GIVEN INSTRUCTION - Please reproduce the records below verbatim, from the line that contains "Is point (79, 537)" through the last line of the records.

EXTRACTED DATA -

══════════════════════════════

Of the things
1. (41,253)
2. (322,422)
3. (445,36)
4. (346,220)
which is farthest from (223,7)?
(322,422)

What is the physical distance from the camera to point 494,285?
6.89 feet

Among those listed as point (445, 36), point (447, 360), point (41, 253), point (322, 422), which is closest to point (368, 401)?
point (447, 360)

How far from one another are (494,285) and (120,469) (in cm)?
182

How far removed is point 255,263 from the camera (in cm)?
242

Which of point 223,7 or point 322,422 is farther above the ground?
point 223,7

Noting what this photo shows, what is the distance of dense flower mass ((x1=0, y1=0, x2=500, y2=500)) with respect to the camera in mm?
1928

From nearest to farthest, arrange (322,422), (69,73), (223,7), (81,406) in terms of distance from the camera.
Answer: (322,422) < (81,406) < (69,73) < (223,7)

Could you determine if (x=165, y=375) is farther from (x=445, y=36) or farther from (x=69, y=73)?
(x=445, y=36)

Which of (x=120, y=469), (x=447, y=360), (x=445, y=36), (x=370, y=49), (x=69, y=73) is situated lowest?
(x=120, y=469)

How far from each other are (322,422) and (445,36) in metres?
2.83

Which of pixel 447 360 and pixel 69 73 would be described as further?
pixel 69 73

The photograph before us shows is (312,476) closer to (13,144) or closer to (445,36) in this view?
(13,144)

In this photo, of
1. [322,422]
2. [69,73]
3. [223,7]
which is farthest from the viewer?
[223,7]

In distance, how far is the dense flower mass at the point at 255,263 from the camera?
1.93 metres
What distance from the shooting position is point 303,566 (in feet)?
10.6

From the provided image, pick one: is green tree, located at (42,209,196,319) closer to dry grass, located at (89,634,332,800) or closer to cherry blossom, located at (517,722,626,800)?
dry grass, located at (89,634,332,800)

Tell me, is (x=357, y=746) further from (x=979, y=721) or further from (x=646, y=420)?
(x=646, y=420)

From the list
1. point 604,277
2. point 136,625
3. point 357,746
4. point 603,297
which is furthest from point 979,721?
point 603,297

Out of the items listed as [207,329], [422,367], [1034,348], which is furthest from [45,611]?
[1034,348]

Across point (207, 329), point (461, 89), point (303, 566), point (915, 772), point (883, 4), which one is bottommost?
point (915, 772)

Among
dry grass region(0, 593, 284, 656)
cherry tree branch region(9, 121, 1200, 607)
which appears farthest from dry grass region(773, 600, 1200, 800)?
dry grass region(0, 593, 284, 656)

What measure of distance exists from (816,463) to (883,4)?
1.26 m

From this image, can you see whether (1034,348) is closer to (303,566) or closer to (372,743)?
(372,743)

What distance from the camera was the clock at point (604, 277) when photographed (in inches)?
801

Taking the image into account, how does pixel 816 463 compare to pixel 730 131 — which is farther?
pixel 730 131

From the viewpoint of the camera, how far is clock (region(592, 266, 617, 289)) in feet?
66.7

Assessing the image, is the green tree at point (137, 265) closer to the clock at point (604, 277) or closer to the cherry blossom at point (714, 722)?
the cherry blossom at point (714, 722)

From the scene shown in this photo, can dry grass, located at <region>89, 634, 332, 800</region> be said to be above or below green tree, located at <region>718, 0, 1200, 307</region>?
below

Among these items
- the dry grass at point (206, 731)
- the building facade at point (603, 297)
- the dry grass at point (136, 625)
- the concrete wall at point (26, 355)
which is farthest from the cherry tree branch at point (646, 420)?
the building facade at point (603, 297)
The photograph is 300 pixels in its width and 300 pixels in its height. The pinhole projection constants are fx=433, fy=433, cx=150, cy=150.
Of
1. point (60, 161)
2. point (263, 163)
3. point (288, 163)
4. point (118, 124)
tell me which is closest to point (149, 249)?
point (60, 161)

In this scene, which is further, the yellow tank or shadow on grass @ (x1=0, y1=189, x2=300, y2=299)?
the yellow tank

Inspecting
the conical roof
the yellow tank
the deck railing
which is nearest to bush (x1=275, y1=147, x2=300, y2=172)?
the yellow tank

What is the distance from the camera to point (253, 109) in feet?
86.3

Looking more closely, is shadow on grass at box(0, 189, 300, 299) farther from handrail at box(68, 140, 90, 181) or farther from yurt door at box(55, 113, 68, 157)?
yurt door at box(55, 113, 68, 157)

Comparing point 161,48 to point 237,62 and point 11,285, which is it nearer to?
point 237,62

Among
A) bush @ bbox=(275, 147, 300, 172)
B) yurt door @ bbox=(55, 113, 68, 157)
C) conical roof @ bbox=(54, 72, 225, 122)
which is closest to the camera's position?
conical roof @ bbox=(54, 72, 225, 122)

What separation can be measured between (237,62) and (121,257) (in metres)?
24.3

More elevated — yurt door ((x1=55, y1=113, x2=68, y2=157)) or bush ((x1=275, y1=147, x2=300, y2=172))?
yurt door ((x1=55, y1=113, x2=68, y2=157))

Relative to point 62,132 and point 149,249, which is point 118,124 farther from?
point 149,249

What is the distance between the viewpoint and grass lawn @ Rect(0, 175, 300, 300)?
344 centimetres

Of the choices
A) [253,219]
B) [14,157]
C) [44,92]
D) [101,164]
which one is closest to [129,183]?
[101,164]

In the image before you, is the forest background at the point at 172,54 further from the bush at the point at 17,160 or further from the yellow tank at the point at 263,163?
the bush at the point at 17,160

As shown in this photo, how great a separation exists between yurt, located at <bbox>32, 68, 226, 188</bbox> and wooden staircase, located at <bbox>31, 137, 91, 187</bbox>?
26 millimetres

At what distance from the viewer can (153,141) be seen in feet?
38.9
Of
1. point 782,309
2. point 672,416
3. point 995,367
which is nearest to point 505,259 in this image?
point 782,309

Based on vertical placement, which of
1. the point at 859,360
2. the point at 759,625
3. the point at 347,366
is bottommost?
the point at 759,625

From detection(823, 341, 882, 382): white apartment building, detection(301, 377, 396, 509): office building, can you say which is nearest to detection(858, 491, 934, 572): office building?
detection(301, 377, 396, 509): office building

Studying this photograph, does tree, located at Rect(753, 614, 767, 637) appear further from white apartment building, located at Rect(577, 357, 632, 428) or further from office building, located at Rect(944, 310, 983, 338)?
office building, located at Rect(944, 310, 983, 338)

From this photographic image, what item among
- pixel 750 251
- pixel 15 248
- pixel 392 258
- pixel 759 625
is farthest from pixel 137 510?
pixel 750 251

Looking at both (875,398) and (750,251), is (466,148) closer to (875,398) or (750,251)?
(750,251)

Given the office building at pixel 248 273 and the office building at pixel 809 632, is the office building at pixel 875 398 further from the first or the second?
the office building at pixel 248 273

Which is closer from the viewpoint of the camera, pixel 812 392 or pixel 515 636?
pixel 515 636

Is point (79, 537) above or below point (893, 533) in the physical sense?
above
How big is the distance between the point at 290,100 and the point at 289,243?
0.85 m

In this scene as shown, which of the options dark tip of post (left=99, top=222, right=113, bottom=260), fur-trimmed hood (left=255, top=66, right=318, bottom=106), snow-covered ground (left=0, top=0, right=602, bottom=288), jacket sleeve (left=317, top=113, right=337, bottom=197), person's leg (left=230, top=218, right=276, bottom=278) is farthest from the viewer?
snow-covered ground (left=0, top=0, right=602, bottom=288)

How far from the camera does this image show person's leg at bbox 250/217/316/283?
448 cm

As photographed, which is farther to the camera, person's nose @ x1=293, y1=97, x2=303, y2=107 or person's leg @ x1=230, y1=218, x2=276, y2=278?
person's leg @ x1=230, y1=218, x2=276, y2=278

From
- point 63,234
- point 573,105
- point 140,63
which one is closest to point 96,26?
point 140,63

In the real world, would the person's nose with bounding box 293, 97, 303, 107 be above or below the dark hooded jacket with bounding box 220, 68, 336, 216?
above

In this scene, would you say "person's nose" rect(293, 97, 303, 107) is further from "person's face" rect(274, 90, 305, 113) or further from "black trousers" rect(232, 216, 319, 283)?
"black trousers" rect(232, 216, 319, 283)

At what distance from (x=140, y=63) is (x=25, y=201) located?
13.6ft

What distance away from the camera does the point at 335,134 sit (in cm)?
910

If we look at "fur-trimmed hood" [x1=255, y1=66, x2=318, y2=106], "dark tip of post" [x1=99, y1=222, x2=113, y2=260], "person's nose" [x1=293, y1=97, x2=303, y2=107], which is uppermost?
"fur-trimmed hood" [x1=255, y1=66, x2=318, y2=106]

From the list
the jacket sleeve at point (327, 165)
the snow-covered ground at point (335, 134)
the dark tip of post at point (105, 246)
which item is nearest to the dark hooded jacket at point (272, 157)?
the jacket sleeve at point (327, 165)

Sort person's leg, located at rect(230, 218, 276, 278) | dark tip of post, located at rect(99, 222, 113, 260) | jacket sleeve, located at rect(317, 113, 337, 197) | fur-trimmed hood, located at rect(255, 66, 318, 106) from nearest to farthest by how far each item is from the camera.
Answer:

══════════════════════════════

THE SOLUTION -
Is point (79, 537) above or below point (893, 533) in the physical sense?
above
How big is the distance between the point at 290,100 and the point at 289,243?
0.85 m

In this scene as shown, which of the options dark tip of post (left=99, top=222, right=113, bottom=260), fur-trimmed hood (left=255, top=66, right=318, bottom=106), snow-covered ground (left=0, top=0, right=602, bottom=288), jacket sleeve (left=317, top=113, right=337, bottom=197), person's leg (left=230, top=218, right=276, bottom=278) is farthest from the viewer?
snow-covered ground (left=0, top=0, right=602, bottom=288)

How far from the camera does this image show person's leg at bbox 250/217/316/283?
448 cm

As photographed, which is farther to the camera, person's nose @ x1=293, y1=97, x2=303, y2=107 or person's leg @ x1=230, y1=218, x2=276, y2=278?
person's leg @ x1=230, y1=218, x2=276, y2=278

From
- point 63,234
- point 573,105
- point 140,63
which one is closest to point 96,26?
point 140,63

In the real world, would the person's nose with bounding box 293, 97, 303, 107 be above or below the dark hooded jacket with bounding box 220, 68, 336, 216?
above

In this scene, would you say "person's nose" rect(293, 97, 303, 107) is further from "person's face" rect(274, 90, 305, 113) or further from "black trousers" rect(232, 216, 319, 283)?
"black trousers" rect(232, 216, 319, 283)

At what distance from (x=140, y=63) is (x=25, y=201) located?
13.6ft

What distance away from the camera does the point at 335,134 sit (in cm)?
910

If we look at "fur-trimmed hood" [x1=255, y1=66, x2=318, y2=106], "dark tip of post" [x1=99, y1=222, x2=113, y2=260], "person's nose" [x1=293, y1=97, x2=303, y2=107], which is uppermost?
"fur-trimmed hood" [x1=255, y1=66, x2=318, y2=106]

From the list
the jacket sleeve at point (327, 165)
the snow-covered ground at point (335, 134)
the dark tip of post at point (105, 246)
which item is nearest to the dark hooded jacket at point (272, 157)?
the jacket sleeve at point (327, 165)

Sort person's leg, located at rect(230, 218, 276, 278) | dark tip of post, located at rect(99, 222, 113, 260) | jacket sleeve, located at rect(317, 113, 337, 197) | fur-trimmed hood, located at rect(255, 66, 318, 106) from nearest to farthest by how far each item is from the camera.
Answer:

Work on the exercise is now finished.